Schedule of events for the week of isolation and treatment
(notes taken by Tammy at my Drs. appointment-She has been my secretary, babysitter, coach and wonderful friend through all this "drama")
November 13th: Meet with nuclear medicine for a consultation.
November 17th (Tuesday) at 10:50 a.m.: Report to Emory Clinic division of Endocrinology for first thyrogen injection.
November 18th (Wednesday) at 10: 50 a.m.: Report to same place as Tuesday. Get second thyrogen injection. Following the injection, go to the Emory Clinic Laboratory on the first floor of building A to have lab work drawn. You need to take the lab sheet and the second sheet they gave you from today (NOV. 13th). Lab work they will do includes the following: preg test, TSH, thyroglobulin, thyroglobulin antibodies and BETA HCG.
12:30 p.m. Go to the Department of Nuclear Medicine for the I-123 dose. This is put into your body for the next day so they can see where it settles…hopefully just in your neck.
Go to hotel Wednesday night. Make sure your room is set up for what you need. Make sure you have snacks, drinks, and food that you can eat. Make sure you have everything you need laid out for the following day because it will be a long day and very early. Eat something that night because you will be fasting the next day. You and Nick go up to the hospital.
November 19th (Thursday) at 8:00 a.m.: You cannot eat four hours prior to this appointment. Go to the hospital for the I-123 scan. This will tell them where it is settling and how much of a dosage you need. Therapy follows at 9 a.m. The doctor you saw Nov. 13th suggested 150 regardless. You cannot eat two hours after this treatment to ensure it does what it needs to! You go back to hotel and rest.
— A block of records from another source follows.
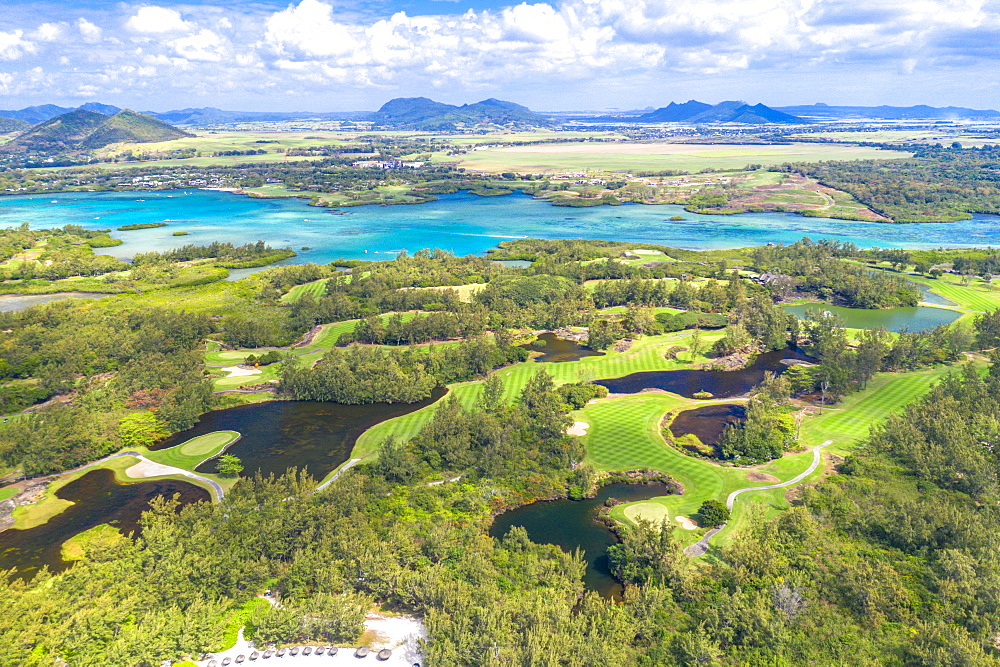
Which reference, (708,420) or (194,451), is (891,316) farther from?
(194,451)

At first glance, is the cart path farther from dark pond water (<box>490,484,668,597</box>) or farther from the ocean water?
the ocean water

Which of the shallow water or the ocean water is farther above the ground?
the ocean water

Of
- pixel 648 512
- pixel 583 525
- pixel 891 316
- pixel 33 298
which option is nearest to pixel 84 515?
pixel 583 525

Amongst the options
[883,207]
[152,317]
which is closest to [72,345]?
[152,317]

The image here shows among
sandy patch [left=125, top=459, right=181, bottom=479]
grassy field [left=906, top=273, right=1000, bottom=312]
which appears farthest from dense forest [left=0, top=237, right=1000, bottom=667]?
grassy field [left=906, top=273, right=1000, bottom=312]

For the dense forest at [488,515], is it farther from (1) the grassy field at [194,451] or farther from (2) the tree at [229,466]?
(2) the tree at [229,466]
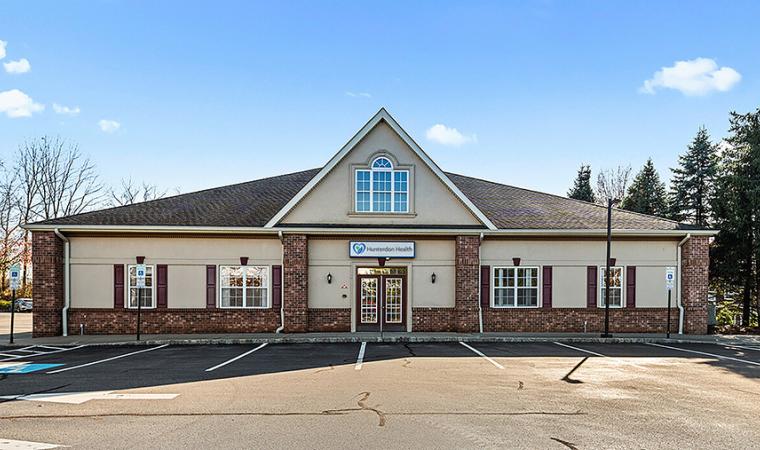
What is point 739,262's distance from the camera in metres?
24.1

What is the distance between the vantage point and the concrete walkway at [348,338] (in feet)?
53.4

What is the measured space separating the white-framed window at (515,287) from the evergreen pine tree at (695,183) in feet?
55.5

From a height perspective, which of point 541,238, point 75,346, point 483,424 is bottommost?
point 75,346

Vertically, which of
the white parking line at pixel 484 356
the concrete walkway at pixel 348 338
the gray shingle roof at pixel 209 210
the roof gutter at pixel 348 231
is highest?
the gray shingle roof at pixel 209 210

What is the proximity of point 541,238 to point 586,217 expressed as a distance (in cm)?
266

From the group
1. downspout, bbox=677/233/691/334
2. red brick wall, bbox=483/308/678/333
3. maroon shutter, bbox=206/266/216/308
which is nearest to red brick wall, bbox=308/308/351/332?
maroon shutter, bbox=206/266/216/308

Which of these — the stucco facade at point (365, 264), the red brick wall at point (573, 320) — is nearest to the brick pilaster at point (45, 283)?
the stucco facade at point (365, 264)

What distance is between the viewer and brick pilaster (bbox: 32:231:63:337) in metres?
17.5

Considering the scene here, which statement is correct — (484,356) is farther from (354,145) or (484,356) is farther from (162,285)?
(162,285)

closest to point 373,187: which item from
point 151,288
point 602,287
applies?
point 151,288

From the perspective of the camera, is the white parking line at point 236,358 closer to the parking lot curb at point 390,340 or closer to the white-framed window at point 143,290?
the parking lot curb at point 390,340

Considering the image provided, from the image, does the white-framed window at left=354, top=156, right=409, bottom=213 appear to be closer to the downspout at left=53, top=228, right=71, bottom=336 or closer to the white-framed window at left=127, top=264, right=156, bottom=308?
the white-framed window at left=127, top=264, right=156, bottom=308

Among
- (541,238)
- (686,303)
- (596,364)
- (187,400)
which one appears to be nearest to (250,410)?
(187,400)

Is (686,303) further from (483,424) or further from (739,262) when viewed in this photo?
(483,424)
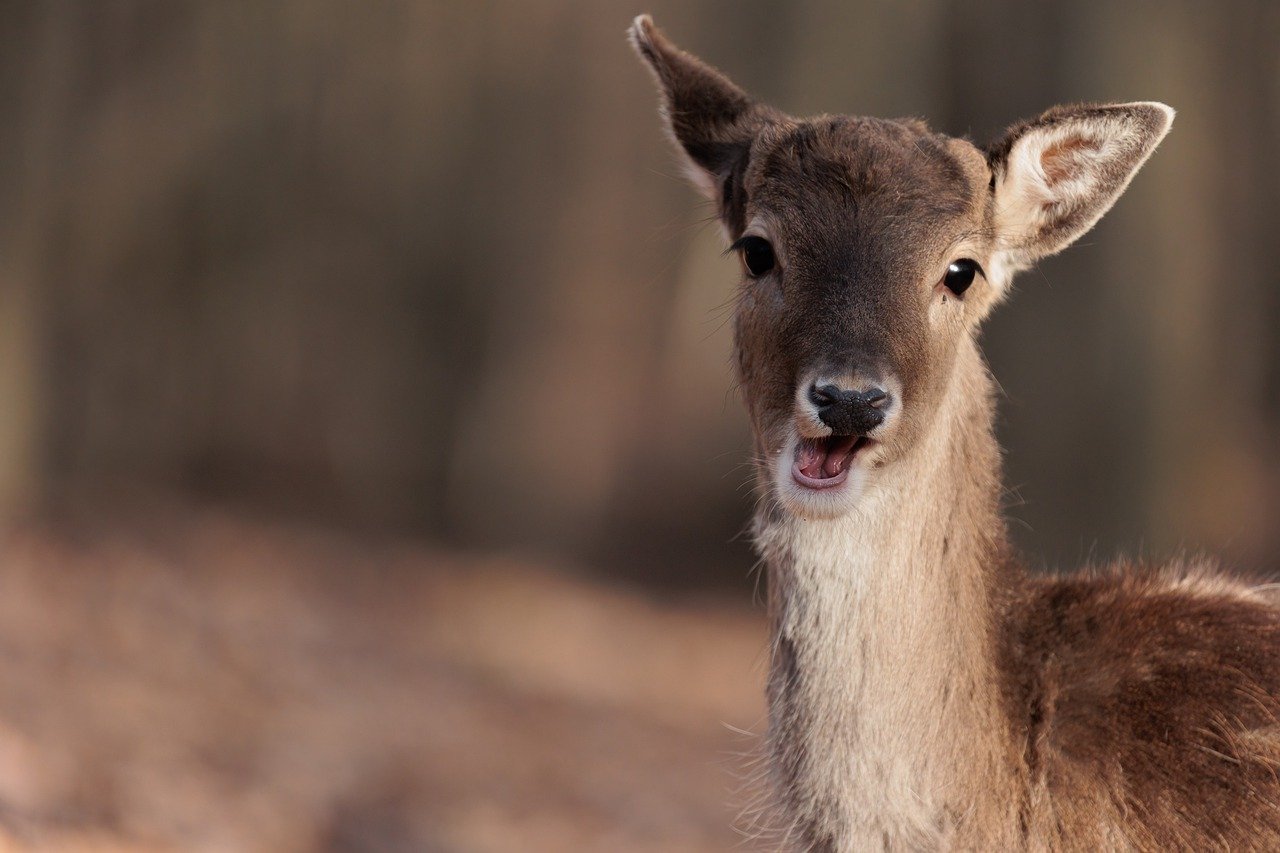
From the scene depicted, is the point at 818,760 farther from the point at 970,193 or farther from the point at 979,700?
the point at 970,193

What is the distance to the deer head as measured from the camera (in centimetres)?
377

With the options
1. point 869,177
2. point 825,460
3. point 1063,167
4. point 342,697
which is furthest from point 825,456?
point 342,697

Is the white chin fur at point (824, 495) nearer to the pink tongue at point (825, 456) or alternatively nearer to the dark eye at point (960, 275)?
the pink tongue at point (825, 456)

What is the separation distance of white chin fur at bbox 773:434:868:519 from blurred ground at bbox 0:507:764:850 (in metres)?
1.41

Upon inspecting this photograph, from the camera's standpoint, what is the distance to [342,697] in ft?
30.2

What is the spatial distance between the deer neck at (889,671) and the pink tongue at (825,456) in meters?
0.12

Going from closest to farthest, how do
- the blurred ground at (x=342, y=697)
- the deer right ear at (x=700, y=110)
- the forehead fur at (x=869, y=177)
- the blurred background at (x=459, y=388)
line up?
the forehead fur at (x=869, y=177), the deer right ear at (x=700, y=110), the blurred ground at (x=342, y=697), the blurred background at (x=459, y=388)

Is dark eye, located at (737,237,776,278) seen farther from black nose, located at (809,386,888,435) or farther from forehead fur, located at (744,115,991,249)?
black nose, located at (809,386,888,435)

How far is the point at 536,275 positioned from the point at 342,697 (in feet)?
23.1

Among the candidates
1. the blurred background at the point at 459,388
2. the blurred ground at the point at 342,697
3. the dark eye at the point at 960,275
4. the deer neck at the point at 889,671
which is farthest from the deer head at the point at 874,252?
the blurred background at the point at 459,388

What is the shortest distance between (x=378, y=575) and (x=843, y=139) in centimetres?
927

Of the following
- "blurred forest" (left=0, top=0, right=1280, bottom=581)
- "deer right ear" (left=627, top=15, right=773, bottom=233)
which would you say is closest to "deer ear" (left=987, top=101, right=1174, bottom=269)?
"deer right ear" (left=627, top=15, right=773, bottom=233)

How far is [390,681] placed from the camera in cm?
992

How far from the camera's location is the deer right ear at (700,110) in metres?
4.68
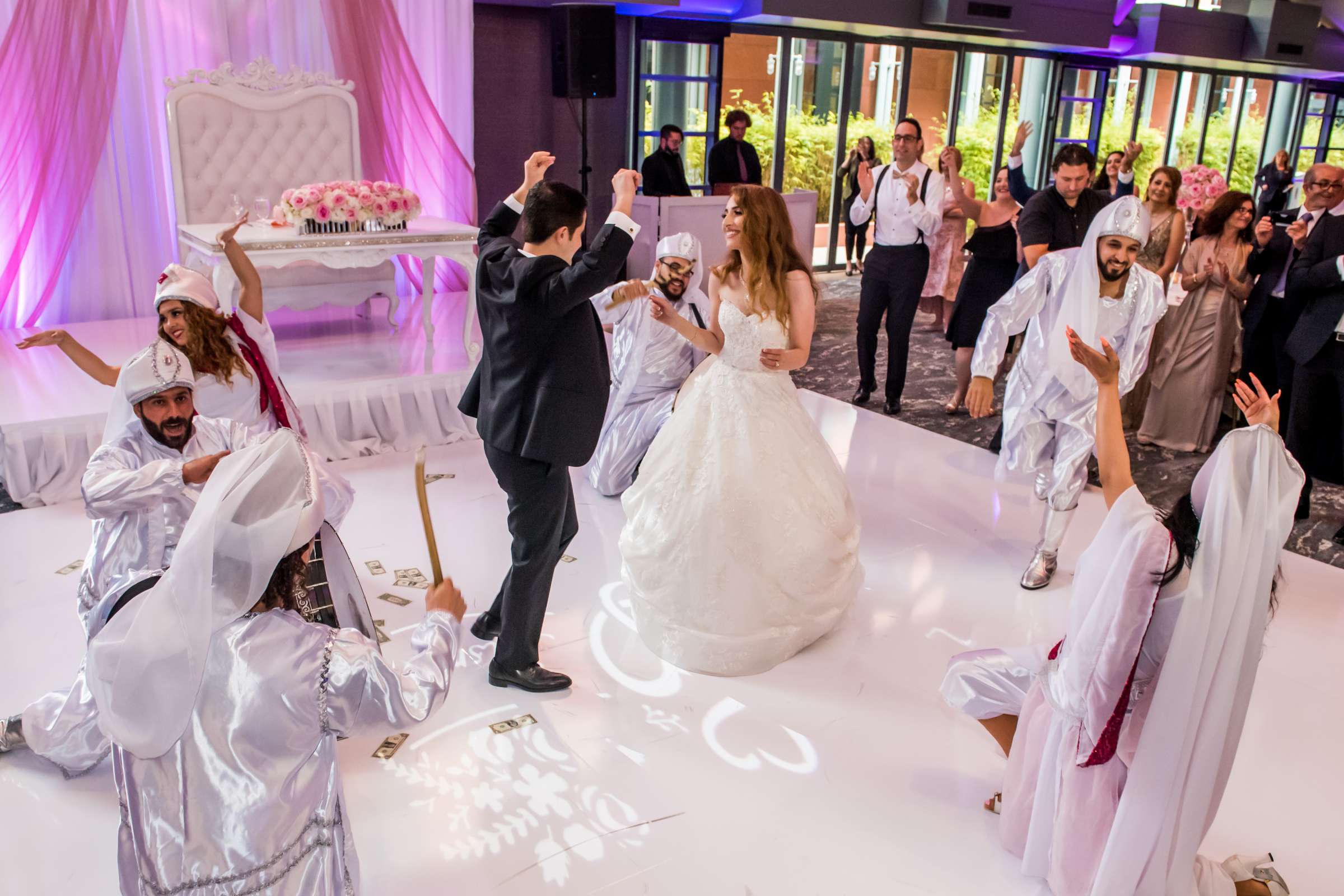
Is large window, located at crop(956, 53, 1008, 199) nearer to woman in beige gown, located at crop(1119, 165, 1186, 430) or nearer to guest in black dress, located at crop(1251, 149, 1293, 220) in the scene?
guest in black dress, located at crop(1251, 149, 1293, 220)

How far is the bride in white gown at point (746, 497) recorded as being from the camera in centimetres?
312

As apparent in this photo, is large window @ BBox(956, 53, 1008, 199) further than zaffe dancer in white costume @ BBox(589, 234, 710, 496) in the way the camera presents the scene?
Yes

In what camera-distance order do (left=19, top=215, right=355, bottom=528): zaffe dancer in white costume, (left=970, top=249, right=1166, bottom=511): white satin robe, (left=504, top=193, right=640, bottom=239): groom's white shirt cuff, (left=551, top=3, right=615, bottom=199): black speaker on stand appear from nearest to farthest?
(left=504, top=193, right=640, bottom=239): groom's white shirt cuff → (left=19, top=215, right=355, bottom=528): zaffe dancer in white costume → (left=970, top=249, right=1166, bottom=511): white satin robe → (left=551, top=3, right=615, bottom=199): black speaker on stand

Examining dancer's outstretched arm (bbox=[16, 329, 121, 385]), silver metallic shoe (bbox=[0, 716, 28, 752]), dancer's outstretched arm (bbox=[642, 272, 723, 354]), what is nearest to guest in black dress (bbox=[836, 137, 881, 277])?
dancer's outstretched arm (bbox=[642, 272, 723, 354])

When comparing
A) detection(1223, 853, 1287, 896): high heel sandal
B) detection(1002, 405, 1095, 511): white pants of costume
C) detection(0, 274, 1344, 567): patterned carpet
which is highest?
detection(1002, 405, 1095, 511): white pants of costume

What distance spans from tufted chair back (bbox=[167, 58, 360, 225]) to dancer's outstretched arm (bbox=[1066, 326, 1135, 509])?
555 centimetres

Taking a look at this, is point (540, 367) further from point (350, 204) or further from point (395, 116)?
point (395, 116)

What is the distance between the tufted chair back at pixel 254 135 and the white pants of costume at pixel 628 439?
Result: 10.6ft

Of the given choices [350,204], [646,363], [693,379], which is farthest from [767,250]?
[350,204]

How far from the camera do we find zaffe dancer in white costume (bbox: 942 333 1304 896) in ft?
6.13

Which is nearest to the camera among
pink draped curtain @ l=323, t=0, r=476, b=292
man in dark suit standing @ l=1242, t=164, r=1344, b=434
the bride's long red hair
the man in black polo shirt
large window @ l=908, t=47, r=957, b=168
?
the bride's long red hair

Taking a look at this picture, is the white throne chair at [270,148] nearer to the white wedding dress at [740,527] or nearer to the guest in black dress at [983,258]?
the white wedding dress at [740,527]

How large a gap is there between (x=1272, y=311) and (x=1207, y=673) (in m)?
4.16

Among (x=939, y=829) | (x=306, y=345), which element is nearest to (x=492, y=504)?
(x=306, y=345)
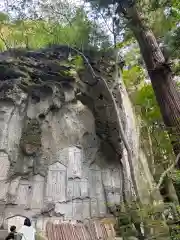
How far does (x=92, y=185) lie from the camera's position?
277 inches

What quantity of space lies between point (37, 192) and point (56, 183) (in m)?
0.48

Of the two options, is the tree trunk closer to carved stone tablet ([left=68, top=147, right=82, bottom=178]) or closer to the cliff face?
the cliff face

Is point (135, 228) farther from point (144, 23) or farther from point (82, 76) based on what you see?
point (82, 76)

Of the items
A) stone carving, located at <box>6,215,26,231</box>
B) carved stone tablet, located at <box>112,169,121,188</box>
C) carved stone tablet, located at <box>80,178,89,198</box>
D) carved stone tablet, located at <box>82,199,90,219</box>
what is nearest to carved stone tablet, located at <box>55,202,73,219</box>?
carved stone tablet, located at <box>82,199,90,219</box>

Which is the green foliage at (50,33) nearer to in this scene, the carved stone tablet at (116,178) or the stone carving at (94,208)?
the carved stone tablet at (116,178)

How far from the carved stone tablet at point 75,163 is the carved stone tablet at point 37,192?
0.71 meters

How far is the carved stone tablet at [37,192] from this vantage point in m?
6.37

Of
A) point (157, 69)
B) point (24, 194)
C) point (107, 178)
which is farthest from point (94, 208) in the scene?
point (157, 69)

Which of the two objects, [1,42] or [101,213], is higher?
[1,42]

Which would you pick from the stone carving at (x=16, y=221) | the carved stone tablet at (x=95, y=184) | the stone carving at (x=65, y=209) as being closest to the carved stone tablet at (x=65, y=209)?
the stone carving at (x=65, y=209)

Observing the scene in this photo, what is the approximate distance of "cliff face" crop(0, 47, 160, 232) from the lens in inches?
255

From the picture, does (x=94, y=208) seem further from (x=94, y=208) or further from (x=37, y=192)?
(x=37, y=192)

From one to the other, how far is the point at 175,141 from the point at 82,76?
4.26 metres

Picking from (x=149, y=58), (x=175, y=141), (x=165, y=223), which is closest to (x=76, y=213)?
(x=165, y=223)
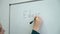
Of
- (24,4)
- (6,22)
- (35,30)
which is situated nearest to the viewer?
(35,30)

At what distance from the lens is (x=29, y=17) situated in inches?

You may feel nausea from diet, stress, having salt when you haven’t had it for so long.
November 20th (Friday): Doctor suggested you stay in hotel three days AFTER treatment…that is until SUNDAY! You can go home three days after your treatment BUT you still have to use one bathroom no one else uses, sleep alone, wash everything you touch, wash everything separate from the families, use disposable utensils.
November 22nd (Sunday): You return home.
November 24th kids return home: You can't hold girls for prolonged time or contact…no shared drinks, utensils, etc. until the 30th.
November 26th Thanksgiving Day! Stay on your diet…no exceptions…it helps the RI not get confused and focus on what it needs to get!
November 30th (Monday) at 8 a.m.: Return to Nuclear Med Dpt. For your body scan. This will tell you if it did its job.
I don't know if you can see close up in this picture. I'll try to upload a closer picture later, but if you look at my neck you will see the bump where my tumor was. It's amazing that we didn't notice it sooner! Now, everytime I look at someone, I check and make sure they don't have a mass on there thyroid. If they do, I encourage them to be PROACTIVE. You just never know...
Looking back on this past week feels almost like stepping out of a time machine. I feel like my life has been put on pause and I am just now getting a chance to look back, reflect, and let these events that just changed my life forever, finally sink in. It feels amazing to know that I have had the support and love of so many friends and family around me. The word that keeps popping into my head is miracle. When the surgeons came to my room to check on me after surgery, they explained how they had to move all the parts of my throat around to get the tumor out. One surgeon actually said that he held my voice box in his hands...that's an amazing miracle to me. Another dr. explained that they removed my parathyroids from my thyroid, there are four and they are as small as grains of rice and they are still there attaching to my throat, trying to function and get out of shock! That's how I feel right now too! Still in shock and amazed at how God's hands were covering me with his grace, filling me with peace and comfort in the midst of this trial.
I have been reading an awesome devotional every morning since all of this starting happening. The book is called Jesus Calling, written by Sarah Young. My one for October 14th (the day of my surgery) was perfect..and I quote "Be prepared to suffer for Me, in my name. When suffering strikes, remember that I am sovereign and that I can bring good out of everything. Do not try to run from pain or hide from problems. Instead accept adversity in My Name, offering it up to Me for My purposes. Thus, your suffering gains meaning and draws you closer to Me. Joy emerges from the ashes of adversity through your trust and thankfulness." I am happy to say that I have experienced a whole new level of God's perfect peace through all of this. I am still recoving and dealing with the pain, but I know that God's promises are new every morning!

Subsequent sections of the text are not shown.